時計販売員をしていた頃の話。
私はバブル経済が崩壊してから社会人になったので、サラリー面では良い経験は無かったのですが、丁度、高級ブランド腕時計ブームの頃に高級腕時計の担当でした。
金銭感覚が完全に麻痺しました。
SMAPの木村拓哉がドラマで着けていたROLEX(エクスプローラーⅠ)を二十歳そこそこの女の子が「キムタクの時計~、どれ~?」と舌っ足らずな声で言うので、「こちらですが...」と、どうせ見るだけかなと思いつつショーケースから出すと、「じゃあ、これちょうだ~い!」と現金をポン!当時プレミア価格だったので42万円位したと思いますが、ニコニコ現金払いですよ!
1日のうちに写真の金無垢のROLEXが立て続けに2本売れた日もありました。
金無垢を好むお客様は時計の存在感と非常によくマッチしたパンチの効いた方が多かったように記憶していますが、その日の2本目のお客様がまさに、目がチカチカするような光沢のあるシャツに、黒のスラックス、白のエナメルの靴に、脇にはワニ革のセカンドバッグを小粋に(笑)かかえてご来店されました。
しかし、目を見張ったのはそのファッションセンスだけではなかったのです。
ものすごい巨漢で、小さい頃から小魚と牛乳をガッツリ摂取されてスクスク育ったんだと容易に判断できました。
当然腕回り(手首)も太目のダイコンのように太く、最初のベルトのコマ数ではピチピチで着けることができませんでした。
「ベルトのコマをあと3コマほど足さないと無理ですねぇ。
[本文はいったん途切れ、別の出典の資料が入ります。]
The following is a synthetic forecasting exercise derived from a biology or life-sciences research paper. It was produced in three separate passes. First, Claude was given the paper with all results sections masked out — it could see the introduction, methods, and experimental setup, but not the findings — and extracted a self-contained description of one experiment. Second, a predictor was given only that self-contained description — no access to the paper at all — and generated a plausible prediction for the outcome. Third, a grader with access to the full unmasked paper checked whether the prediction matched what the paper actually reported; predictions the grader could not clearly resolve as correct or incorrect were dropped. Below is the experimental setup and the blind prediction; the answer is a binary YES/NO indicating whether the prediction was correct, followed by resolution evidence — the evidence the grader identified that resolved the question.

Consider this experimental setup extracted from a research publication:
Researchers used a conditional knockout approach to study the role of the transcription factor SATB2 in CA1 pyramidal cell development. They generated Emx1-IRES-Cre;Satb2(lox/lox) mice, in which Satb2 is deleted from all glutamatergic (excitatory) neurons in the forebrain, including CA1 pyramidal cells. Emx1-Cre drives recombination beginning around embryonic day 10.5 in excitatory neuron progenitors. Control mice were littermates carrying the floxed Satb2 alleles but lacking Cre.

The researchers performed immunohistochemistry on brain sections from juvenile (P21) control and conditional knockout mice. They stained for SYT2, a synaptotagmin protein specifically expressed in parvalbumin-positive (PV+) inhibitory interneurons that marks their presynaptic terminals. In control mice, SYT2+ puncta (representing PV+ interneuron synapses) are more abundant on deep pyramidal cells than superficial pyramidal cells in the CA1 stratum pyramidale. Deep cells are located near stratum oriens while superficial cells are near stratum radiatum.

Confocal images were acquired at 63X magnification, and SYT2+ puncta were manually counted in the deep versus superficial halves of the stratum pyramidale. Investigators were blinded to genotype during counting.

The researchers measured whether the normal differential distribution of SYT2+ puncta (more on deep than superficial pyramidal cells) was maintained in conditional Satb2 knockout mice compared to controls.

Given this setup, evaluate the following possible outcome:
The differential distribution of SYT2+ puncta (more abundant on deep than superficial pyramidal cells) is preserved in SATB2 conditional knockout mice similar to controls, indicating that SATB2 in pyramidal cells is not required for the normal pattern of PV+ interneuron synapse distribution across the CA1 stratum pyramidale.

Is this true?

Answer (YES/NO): NO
(^^;)」と、私のせいじゃない、ROLEXがケチだからですよ、という思いを行間に込めて言うと、「なに~!?今すぐ着けて帰りたいから、隣にあるヤツから3つ取って、付け足したら済む話や!」と非常に優しい口調でおっしゃられました。過去にそういう事例がなかったので、すぐコマの値段を調べると...
1コマ9万円!
3コマで普通のROLEXが買えます。しかし、格好良かったのはファッションだけではなく、腕時計の代金+コマ代27万円をこちらもニコニコ現金払いでした。
金無垢をお持ちの方は、予備のコマを失くさないように大事に保管しておくことを強くお薦めします。